*** GIVEN DATA Section Begins ***

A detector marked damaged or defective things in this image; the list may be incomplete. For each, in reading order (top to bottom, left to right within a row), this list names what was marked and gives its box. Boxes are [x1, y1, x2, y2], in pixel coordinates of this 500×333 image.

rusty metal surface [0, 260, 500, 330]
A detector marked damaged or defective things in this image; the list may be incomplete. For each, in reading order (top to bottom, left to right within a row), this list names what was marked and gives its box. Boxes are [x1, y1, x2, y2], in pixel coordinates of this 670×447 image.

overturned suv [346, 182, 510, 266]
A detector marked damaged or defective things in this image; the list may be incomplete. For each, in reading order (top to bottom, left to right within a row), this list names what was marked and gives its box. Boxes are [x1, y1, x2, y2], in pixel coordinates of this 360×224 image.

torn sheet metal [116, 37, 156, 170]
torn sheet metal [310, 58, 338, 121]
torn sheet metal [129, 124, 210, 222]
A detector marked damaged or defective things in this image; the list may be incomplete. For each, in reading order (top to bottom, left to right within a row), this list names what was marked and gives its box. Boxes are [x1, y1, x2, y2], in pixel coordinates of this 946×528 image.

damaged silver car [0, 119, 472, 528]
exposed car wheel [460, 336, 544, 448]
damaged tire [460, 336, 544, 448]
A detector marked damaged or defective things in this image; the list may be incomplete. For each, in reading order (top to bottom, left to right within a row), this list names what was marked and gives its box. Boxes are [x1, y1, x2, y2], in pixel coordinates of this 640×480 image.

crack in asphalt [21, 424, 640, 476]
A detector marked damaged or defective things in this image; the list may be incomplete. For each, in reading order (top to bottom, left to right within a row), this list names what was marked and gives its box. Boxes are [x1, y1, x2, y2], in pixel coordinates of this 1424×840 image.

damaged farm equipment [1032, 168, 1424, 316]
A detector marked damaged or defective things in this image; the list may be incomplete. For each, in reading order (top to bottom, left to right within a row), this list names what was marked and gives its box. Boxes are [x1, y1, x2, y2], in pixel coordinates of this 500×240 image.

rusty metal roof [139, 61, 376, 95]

*** GIVEN DATA Section Ends ***

**WORK INSTRUCTIONS**
An exact copy of every line above, start to finish, is required.

**ANSWER BOX**
A detector marked damaged or defective things in this image; the list may be incomplete. For each, in reading order (top to bottom, left to right within a row), this list names what was marked and gives its box. Boxes are [x1, y1, x2, y2], in pixel coordinates of this 500×333 image.

rusty metal surface [0, 260, 500, 330]
A detector marked damaged or defective things in this image; the list may be incomplete. For each, in reading order (top to bottom, left to right within a row), this list names what was marked and gives its box. Boxes are [x1, y1, x2, y2], in pixel coordinates of this 670×447 image.

overturned suv [346, 182, 510, 266]
A detector marked damaged or defective things in this image; the list may be incomplete. For each, in reading order (top to bottom, left to right within a row), this list names what was marked and gives its box. Boxes are [x1, y1, x2, y2], in pixel coordinates of this 360×224 image.

torn sheet metal [116, 37, 156, 170]
torn sheet metal [310, 58, 338, 121]
torn sheet metal [129, 124, 210, 222]
A detector marked damaged or defective things in this image; the list may be incomplete. For each, in reading order (top to bottom, left to right within a row), this list names what was marked and gives its box. Boxes are [x1, y1, x2, y2], in pixel coordinates of this 946×528 image.

damaged silver car [0, 119, 472, 528]
exposed car wheel [460, 336, 544, 448]
damaged tire [460, 336, 544, 448]
A detector marked damaged or defective things in this image; the list may be incomplete. For each, in reading order (top to bottom, left to right within a row), this list names what was marked and gives its box. Boxes are [x1, y1, x2, y2], in pixel coordinates of this 640×480 image.

crack in asphalt [21, 424, 640, 476]
A detector marked damaged or defective things in this image; the list may be incomplete. For each, in reading order (top to bottom, left to right within a row), this list names what was marked and gives its box. Boxes are [x1, y1, x2, y2], in pixel coordinates of this 1424×840 image.

damaged farm equipment [1032, 168, 1424, 316]
A detector marked damaged or defective things in this image; the list may be incomplete. For each, in reading order (top to bottom, left to right within a row), this list names what was marked and gives its box. Boxes are [x1, y1, x2, y2], in pixel coordinates of this 500×240 image.

rusty metal roof [139, 61, 376, 95]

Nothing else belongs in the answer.